Exercise ▸ Can you retype all of the entries below word for word, leaving the pictures out?

(Entries from a spatial question set)
^^^^^^^^^^^^^^^^
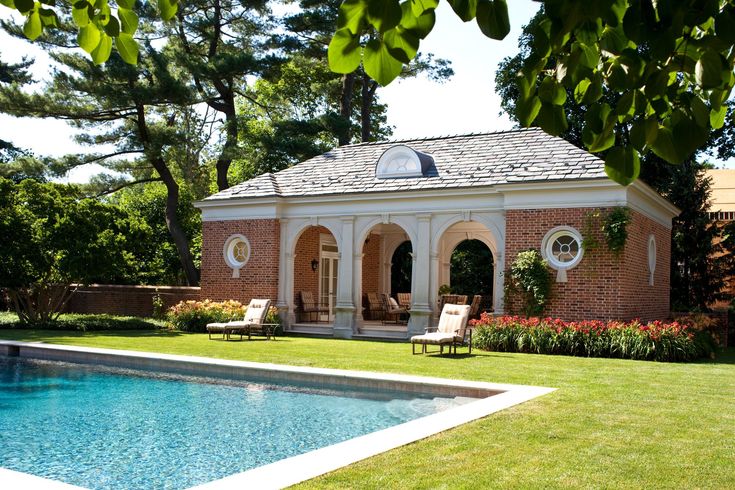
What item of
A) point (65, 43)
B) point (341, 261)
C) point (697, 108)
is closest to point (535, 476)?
point (697, 108)

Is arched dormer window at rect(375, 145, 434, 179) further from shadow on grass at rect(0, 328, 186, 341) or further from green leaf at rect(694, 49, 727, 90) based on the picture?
green leaf at rect(694, 49, 727, 90)

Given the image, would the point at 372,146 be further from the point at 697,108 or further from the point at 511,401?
the point at 697,108

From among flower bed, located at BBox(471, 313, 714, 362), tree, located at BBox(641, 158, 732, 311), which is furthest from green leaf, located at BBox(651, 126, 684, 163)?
tree, located at BBox(641, 158, 732, 311)

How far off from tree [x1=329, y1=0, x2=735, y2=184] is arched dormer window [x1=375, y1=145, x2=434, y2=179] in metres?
19.1

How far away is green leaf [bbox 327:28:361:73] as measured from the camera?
7.65 feet

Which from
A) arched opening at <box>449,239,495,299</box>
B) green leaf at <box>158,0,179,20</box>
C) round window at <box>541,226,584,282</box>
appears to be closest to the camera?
green leaf at <box>158,0,179,20</box>

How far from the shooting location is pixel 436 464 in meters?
6.23

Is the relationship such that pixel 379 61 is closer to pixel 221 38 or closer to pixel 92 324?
pixel 92 324

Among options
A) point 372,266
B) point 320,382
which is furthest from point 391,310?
point 320,382

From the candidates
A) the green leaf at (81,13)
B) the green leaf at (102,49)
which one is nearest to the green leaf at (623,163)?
the green leaf at (102,49)

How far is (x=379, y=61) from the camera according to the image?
2.38 m

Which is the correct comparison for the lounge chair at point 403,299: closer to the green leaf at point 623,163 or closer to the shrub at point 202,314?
the shrub at point 202,314

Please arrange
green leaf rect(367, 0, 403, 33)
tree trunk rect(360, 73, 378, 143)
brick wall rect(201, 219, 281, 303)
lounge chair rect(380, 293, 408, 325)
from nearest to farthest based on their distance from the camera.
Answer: green leaf rect(367, 0, 403, 33) → brick wall rect(201, 219, 281, 303) → lounge chair rect(380, 293, 408, 325) → tree trunk rect(360, 73, 378, 143)

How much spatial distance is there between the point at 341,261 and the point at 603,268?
25.7ft
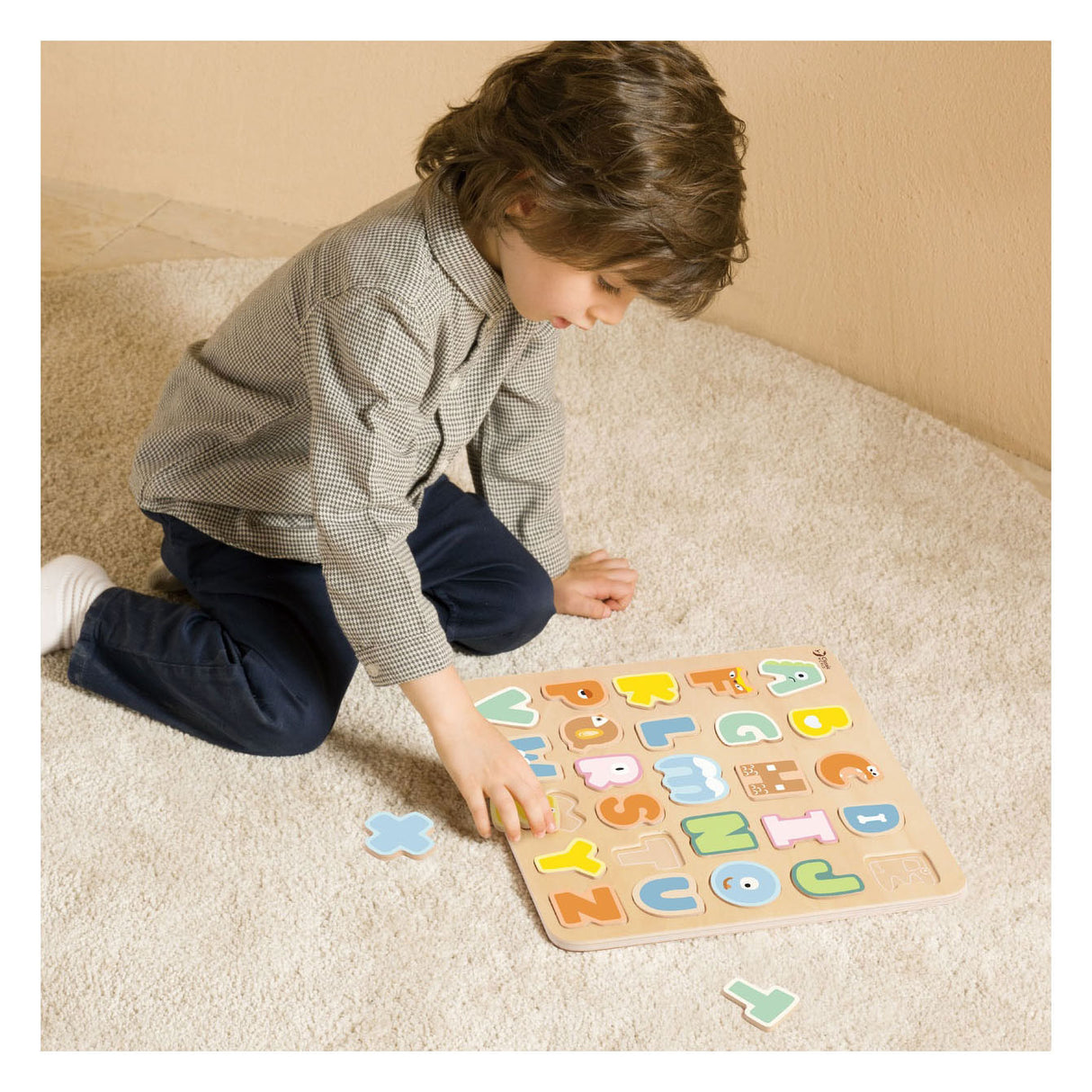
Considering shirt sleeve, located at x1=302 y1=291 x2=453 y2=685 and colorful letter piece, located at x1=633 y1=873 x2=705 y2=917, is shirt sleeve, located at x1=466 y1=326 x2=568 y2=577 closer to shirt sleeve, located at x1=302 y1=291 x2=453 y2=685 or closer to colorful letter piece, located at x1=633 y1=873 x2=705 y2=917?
shirt sleeve, located at x1=302 y1=291 x2=453 y2=685

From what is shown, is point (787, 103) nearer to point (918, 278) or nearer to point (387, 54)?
point (918, 278)

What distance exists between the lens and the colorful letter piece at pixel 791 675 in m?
1.13

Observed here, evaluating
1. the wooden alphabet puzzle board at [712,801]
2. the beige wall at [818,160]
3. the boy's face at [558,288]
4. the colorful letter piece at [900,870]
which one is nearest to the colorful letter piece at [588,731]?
the wooden alphabet puzzle board at [712,801]

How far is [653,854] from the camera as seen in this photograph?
976 mm

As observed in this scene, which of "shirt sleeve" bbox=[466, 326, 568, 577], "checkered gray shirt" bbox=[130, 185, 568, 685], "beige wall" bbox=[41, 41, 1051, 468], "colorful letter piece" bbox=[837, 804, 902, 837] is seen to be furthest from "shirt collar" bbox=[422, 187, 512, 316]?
"beige wall" bbox=[41, 41, 1051, 468]

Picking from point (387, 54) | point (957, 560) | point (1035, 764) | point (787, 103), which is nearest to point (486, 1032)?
point (1035, 764)

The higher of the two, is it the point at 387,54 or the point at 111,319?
the point at 387,54

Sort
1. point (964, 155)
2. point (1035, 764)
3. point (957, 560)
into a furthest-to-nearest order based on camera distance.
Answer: point (964, 155) → point (957, 560) → point (1035, 764)

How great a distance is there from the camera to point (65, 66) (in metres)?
1.89

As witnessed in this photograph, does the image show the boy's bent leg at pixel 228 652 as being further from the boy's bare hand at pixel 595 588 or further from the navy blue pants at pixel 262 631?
the boy's bare hand at pixel 595 588

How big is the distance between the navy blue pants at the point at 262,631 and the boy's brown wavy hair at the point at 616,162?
0.34 m

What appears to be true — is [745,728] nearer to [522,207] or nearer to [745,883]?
[745,883]

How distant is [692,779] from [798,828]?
94 millimetres

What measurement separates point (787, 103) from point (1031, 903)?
969 mm
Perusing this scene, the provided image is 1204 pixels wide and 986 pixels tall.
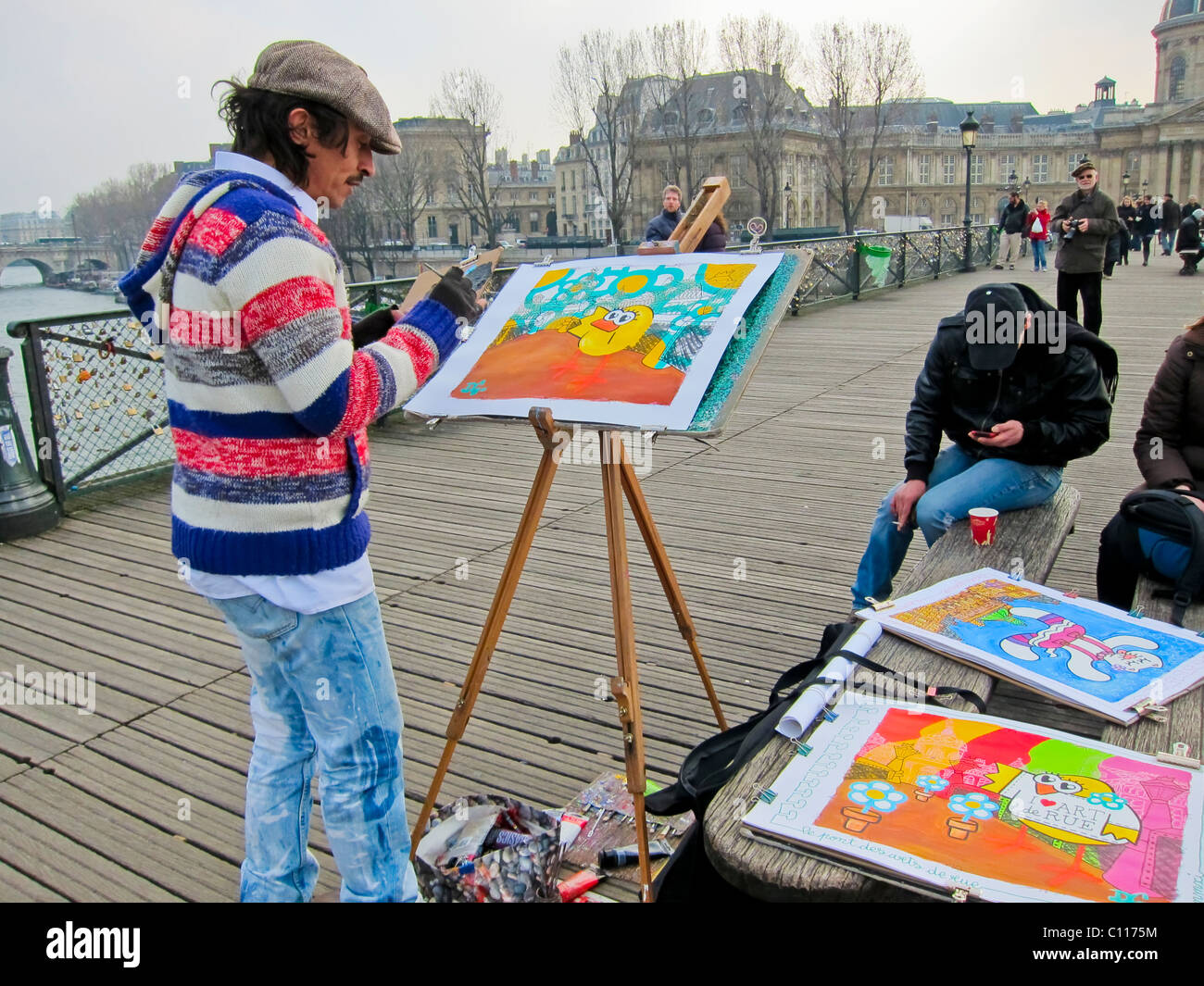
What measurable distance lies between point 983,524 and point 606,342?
1.72 m

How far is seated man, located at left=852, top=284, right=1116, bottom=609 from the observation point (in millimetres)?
3885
^^^^^^^^^^^^^^^^
Worked answer ▸
What item of
A) point (65, 43)
B) point (341, 261)
C) point (697, 108)
is closest to point (535, 476)?
point (697, 108)

Is arched dormer window at rect(375, 145, 434, 179) further from shadow on grass at rect(0, 328, 186, 341) or further from green leaf at rect(694, 49, 727, 90) based on the picture?
green leaf at rect(694, 49, 727, 90)

Given the image, would the point at 372,146 be further from the point at 697,108 or further from the point at 511,401?
the point at 697,108

From among flower bed, located at BBox(471, 313, 714, 362), tree, located at BBox(641, 158, 732, 311), which is furthest from green leaf, located at BBox(651, 126, 684, 163)?
tree, located at BBox(641, 158, 732, 311)

How far off from tree [x1=329, y1=0, x2=735, y2=184] is arched dormer window [x1=375, y1=145, x2=434, y2=179] in metres?
19.1

How far away is green leaf [bbox 327:28:361:73] as measured from the camera?
7.65 feet

Which from
A) arched opening at <box>449,239,495,299</box>
B) green leaf at <box>158,0,179,20</box>
C) round window at <box>541,226,584,282</box>
appears to be closest to the camera?
green leaf at <box>158,0,179,20</box>

How far from the shooting location is pixel 436 464 in meters?
6.23

Is the relationship such that pixel 379 61 is closer to pixel 221 38 or closer to pixel 92 324?
pixel 92 324

Among options
A) point 372,266
B) point 320,382
which is furthest from point 391,310?
point 320,382

From the candidates
A) the green leaf at (81,13)
B) the green leaf at (102,49)
which one is nearest to the green leaf at (623,163)?
the green leaf at (102,49)

How far is (x=379, y=61) from the camera according to the image?
2.38 m

Which is the correct comparison for the lounge chair at point 403,299: closer to the green leaf at point 623,163 or closer to the shrub at point 202,314?
the shrub at point 202,314

Please arrange
green leaf rect(367, 0, 403, 33)
tree trunk rect(360, 73, 378, 143)
brick wall rect(201, 219, 281, 303)
lounge chair rect(380, 293, 408, 325)
from nearest to farthest based on their distance from the camera.
Answer: green leaf rect(367, 0, 403, 33) → brick wall rect(201, 219, 281, 303) → lounge chair rect(380, 293, 408, 325) → tree trunk rect(360, 73, 378, 143)

How much spatial distance is there between the point at 341,261 and the point at 603,268?
25.7ft
Considering shirt sleeve, located at x1=302 y1=291 x2=453 y2=685 and colorful letter piece, located at x1=633 y1=873 x2=705 y2=917, is shirt sleeve, located at x1=466 y1=326 x2=568 y2=577 closer to shirt sleeve, located at x1=302 y1=291 x2=453 y2=685 or closer to colorful letter piece, located at x1=633 y1=873 x2=705 y2=917?
shirt sleeve, located at x1=302 y1=291 x2=453 y2=685

From what is shown, is point (787, 103) nearer to point (918, 278) or nearer to point (387, 54)?
point (918, 278)

What distance exists between the lens and the colorful letter piece at pixel 791 675 in m?
1.13

Observed here, evaluating
1. the wooden alphabet puzzle board at [712,801]
2. the beige wall at [818,160]
3. the boy's face at [558,288]
4. the colorful letter piece at [900,870]
which one is nearest to the colorful letter piece at [588,731]?
the wooden alphabet puzzle board at [712,801]

How far is [653,854] from the camera as seen in this photograph?
976 mm

As observed in this scene, which of "shirt sleeve" bbox=[466, 326, 568, 577], "checkered gray shirt" bbox=[130, 185, 568, 685], "beige wall" bbox=[41, 41, 1051, 468], "colorful letter piece" bbox=[837, 804, 902, 837] is seen to be furthest from "shirt collar" bbox=[422, 187, 512, 316]?
"beige wall" bbox=[41, 41, 1051, 468]

Picking from point (387, 54) | point (957, 560) | point (1035, 764) | point (787, 103), which is nearest to point (486, 1032)?
point (1035, 764)

The higher of the two, is it the point at 387,54 or the point at 111,319?
the point at 387,54

Sort
1. point (964, 155)
2. point (1035, 764)
3. point (957, 560)
into a furthest-to-nearest order based on camera distance.
Answer: point (964, 155) → point (957, 560) → point (1035, 764)

How great a distance is there from the camera to point (65, 66) (in metres)?
1.89

As witnessed in this photograph, does the image show the boy's bent leg at pixel 228 652 as being further from the boy's bare hand at pixel 595 588 or further from the navy blue pants at pixel 262 631?
the boy's bare hand at pixel 595 588

How big is the distance between the navy blue pants at the point at 262,631 and the boy's brown wavy hair at the point at 616,162?
0.34 m

What appears to be true — is [745,728] nearer to [522,207] or nearer to [745,883]?
[745,883]

How distant is [692,779] from [798,828]?
94 millimetres

What measurement separates point (787, 103) from point (1031, 903)?
969 mm
Perusing this scene, the provided image is 1204 pixels wide and 986 pixels tall.
What measurable distance lies between point 983,524 and point 606,342?
1.72 m

How far is seated man, located at left=852, top=284, right=1116, bottom=609 from the observation point (in millimetres)?
3885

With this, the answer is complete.